Les travailleuses du sexe peuvent-elles parler?

« Comme la plupart des personnes impliquées dans l’industrie du sexe, je crains la police. Je n’ai été physiquement agressée qu’une seule fois dans mes 16 ans de carrière, mais j’ai pris conscience du traitement que la police réservait aux travailleuses du sexe en 2003. J’étais sur un appel avec une autre escorte lorsqu’un client s’en est pris à une travailleuse. Nous avons quitté les lieux sur le champ avec notre chauffeur afin de nous rendre au poste de police, mais les agents s’intéressaient nettement plus à l’agence qu’aux détails de l’agression.

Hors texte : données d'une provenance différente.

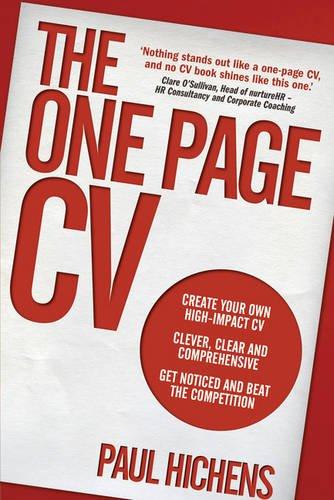 The One Page CV:Create your own high impact CV. Clever, clear, and    comprehensive. Get noticed and beat the competition.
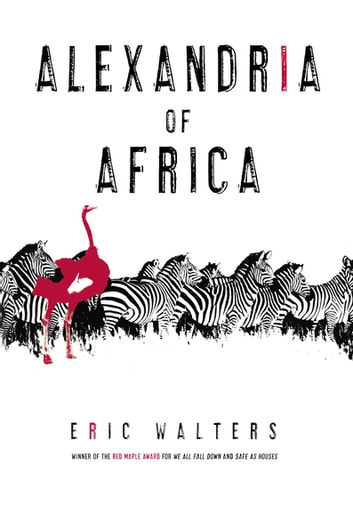 Alexandria of Africa ebook by Eric Walters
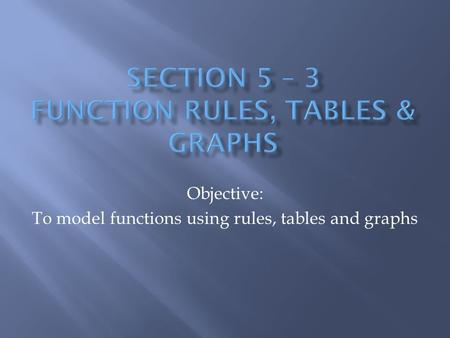 Objective: To model functions using rules, tables and graphs.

Nous avons été interrogées pendant des heures. Bien que nous avons initialement été bien traitées par les policiers, leur attitude a changé à partir du moment où ils ont appris que nous étions des escortes. Même si l’achat de services sexuels n’était pas illégal à l’époque, nous étions quand même maltraitées par la police. Maintenant que plusieurs aspects du travail du sexe sont criminalisés, je sais que je ne ferai jamais appel à leurs services.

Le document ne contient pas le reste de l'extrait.